* [Text provided]
+---+

PolyGraph
PolyGraph is a Python library for evaluating graph generative
models.
With polygraph, evaluating a generative model becomes as easy as this:
import networkx as nx
from polygraph.datasets import PlanarGraphDataset
from polygraph.metrics import GaussianTVMMD2Benchmark
reference = PlanarGraphDataset("test").to_nx()
benchmark = GaussianTVMMD2Benchmark(reference)
generated = [nx.erdos_renyi_graph(64, 0.1) for _ in range(40)]
print(benchmark.compute(generated)) # {'orbit': 1.3305546735190608, 'clustering': 0.2799915534527712, 'degree': 0.07563928348299709, 'spectral': 0.07841922146118052}
Installation
You may install this package via:
pip install polygraph-benchmark
No manual compilation of ORCA is required.
For details on the interaction with the graph_tool package, see the more detailed installation instructions.

+---+

* [The data]

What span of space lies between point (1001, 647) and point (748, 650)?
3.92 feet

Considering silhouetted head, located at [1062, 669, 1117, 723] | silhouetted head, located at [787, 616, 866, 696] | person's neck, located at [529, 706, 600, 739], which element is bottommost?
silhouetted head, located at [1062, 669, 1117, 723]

+---+

* [Work instructions]
#1 According to the PolyGraph page, what command installs the package?
#2 Say whether each statement agrees with the PolyGraph page. Answer yes or no, and quote the words from the page that decide it.
(a) PolyGraph is a Python library for evaluating graph generative models.
(b) Installing the package requires compiling ORCA by hand.
(c) The example takes its reference graphs from the training split of the planar graph dataset.

* [Task-by-task answers]
#1 pip install polygraph-benchmark

#2
(a) Yes: "PolyGraph is a Python library for evaluating graph generative models."
(b) No: "No manual compilation of ORCA is required."
(c) No: "PlanarGraphDataset("test")"